In proposito, in una nota (ITALPRESS), l’Associazione magistrati della Corte dei conti continua a esprimere preoccupazione per la decisione del Governo di “protrarre l’esclusione della responsabilità perché colpa grave commissiva pone rilevanti dubbi di costituzionalità e di compatibilità con la normativa eurounitaria e genera un clima di deresponsabilizzazione, che non rafforza, ma depotenzia, l’efficacia dell’azione amministrativa”.

Fuori del linguaggio ufficiale diciamo subito che lo “scudo erariale”, come viene definita la norma che esclude la risarcibilità del danno causato con colpa grave allo Stato o ad un ente da un pubblico amministratore o dipendente è una vergogna, perché assicura impunità a incapaci o disonesti.

La disposizione è stata per la prima volta inserita nel decreto legge n. 76 del 2020 il quale all’art. 21, comma 2, dispone che “limitatamente ai fatti commessi dalla data di entrata in vigore del presente decreto e fino al 31 dicembre 2021 (prorogato al 2023, n.d.A.), la responsabilità dei soggetti sottoposti alla giurisdizione della Corte dei conti in materia di contabilità pubblica per l’azione di responsabilità di cui all’articolo 1 della legge 14 gennaio 1994, n. 20, è limitata ai casi in cui la produzione del danno conseguente alla condotta del soggetto agente è da lui dolosamente voluta. La limitazione di responsabilità prevista dal primo periodo non si applica per i danni cagionati da omissione o inerzia del soggetto agente”.

In parole povere risponde del danno solamente chi dolosamente, cioè intenzionalmente, produce un danno. Lo vedete l’amministratore pubblico che emana un provvedimento con l’intenzione che ne derivi un danno, se non nei casi di corruzione nei quali il pubblico ufficiale riceve denaro o altra utilità (art. 318 c.p.), evidentemente per assicurare ad altri lucrosi guadagni a danno della finanza pubblica? Resta, dunque, esclusa la responsabilità in caso di “colpa grave”, altra ipotesi contenuta nell’art. 1 della legge n. 20/1994. Ora colpa grave, che per i romani “dolo aequiparatur”, che era tale quale il dolo, è l’azione caratterizzata da negligenza o imprudenza o imperizia ovvero da inosservanza di leggi, regolamenti, ordini o discipline, come qualifica la colpa l’art. 43 del codice penale. Naturalmente nella misura massima. Quella che i romani, che se ne intendevano, dicevano con le parole di Ulpiano “non intelligere quod omnes intellingunt”. Tradotto, non comprendere quello che tutti comprendono. 

Ora è inammissibile che un tale grado di negligenza o imperizia, capace di determinare un danno alla finanza pubblica, cioè a bilanci alimentati dalle imposte pagate dai cittadini, non sia risarcito, che il pubblico amministratore o funzionario che, nell’assumere le sue funzioni ha giurato di rispettare la Costituzione e le leggi, possa impunemente trascurare questo suo dovere.

RECORD DEL DATASET:
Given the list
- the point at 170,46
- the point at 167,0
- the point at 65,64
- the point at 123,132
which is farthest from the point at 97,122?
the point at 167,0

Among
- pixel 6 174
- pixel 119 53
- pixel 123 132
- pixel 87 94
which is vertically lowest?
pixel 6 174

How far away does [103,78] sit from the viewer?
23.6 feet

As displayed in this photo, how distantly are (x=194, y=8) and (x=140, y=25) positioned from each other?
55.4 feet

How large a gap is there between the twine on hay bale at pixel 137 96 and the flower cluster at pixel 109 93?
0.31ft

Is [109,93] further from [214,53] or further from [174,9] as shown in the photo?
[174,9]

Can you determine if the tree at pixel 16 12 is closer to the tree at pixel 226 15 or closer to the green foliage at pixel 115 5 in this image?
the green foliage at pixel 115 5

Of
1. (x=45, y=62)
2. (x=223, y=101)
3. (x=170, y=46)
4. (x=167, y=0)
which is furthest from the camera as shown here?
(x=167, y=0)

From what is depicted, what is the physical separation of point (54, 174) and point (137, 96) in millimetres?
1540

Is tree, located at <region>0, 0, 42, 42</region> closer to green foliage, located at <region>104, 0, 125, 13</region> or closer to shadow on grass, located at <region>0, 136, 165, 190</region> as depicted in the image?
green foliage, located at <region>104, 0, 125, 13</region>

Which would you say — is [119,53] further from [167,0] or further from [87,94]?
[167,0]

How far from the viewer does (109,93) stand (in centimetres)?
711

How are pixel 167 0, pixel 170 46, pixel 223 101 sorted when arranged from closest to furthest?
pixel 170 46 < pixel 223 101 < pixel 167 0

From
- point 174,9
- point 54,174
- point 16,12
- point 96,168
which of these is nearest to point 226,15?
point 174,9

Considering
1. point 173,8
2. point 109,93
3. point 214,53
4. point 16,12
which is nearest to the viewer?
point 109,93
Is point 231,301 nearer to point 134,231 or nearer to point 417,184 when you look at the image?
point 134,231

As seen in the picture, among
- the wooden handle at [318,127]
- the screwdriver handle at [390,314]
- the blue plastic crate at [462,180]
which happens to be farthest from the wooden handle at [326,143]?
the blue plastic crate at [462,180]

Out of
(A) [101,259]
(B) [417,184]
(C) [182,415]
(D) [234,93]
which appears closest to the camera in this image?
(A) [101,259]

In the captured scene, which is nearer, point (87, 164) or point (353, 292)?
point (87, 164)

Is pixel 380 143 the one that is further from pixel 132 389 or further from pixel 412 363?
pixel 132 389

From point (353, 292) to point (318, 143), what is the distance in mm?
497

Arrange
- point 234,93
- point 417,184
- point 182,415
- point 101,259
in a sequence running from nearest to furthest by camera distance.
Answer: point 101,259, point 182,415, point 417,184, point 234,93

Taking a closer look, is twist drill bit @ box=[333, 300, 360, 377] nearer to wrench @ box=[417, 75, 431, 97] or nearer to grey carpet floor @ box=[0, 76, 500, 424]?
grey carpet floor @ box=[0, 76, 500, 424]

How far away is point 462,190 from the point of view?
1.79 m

DOMANDE DI STUDIO:
A. Rispondi a queste domande sul brano dedicato allo scudo erariale, una per riga:
(i) Quale associazione esprime preoccupazione in una nota per la decisione del Governo?
(ii) In quale decreto legge la disposizione è stata inserita per la prima volta?
(iii) Quale articolo del codice penale qualifica la colpa?
B. Modifica il brano sullo scudo erariale dalla parte che si apre con le parole "In proposito, in" fino a quella che si chiude con "incapaci o disonesti.". In questa parte sostituisci "Governo" con "Parlamento".
I record provengono da una fonte diversa rispetto al brano.

RISPOSTE AI COMPITI:
A.
(i) L'Associazione magistrati della Corte dei conti.
(ii) Nel decreto legge n. 76 del 2020, all'art. 21, comma 2.
(iii) L'art. 43 del codice penale.

B.
In proposito, in una nota (ITALPRESS), l’Associazione magistrati della Corte dei conti continua a esprimere preoccupazione per la decisione del Parlamento di “protrarre l’esclusione della responsabilità perché colpa grave commissiva pone rilevanti dubbi di costituzionalità e di compatibilità con la normativa eurounitaria e genera un clima di deresponsabilizzazione, che non rafforza, ma depotenzia, l’efficacia dell’azione amministrativa”.

Fuori del linguaggio ufficiale diciamo subito che lo “scudo erariale”, come viene definita la norma che esclude la risarcibilità del danno causato con colpa grave allo Stato o ad un ente da un pubblico amministratore o dipendente è una vergogna, perché assicura impunità a incapaci o disonesti.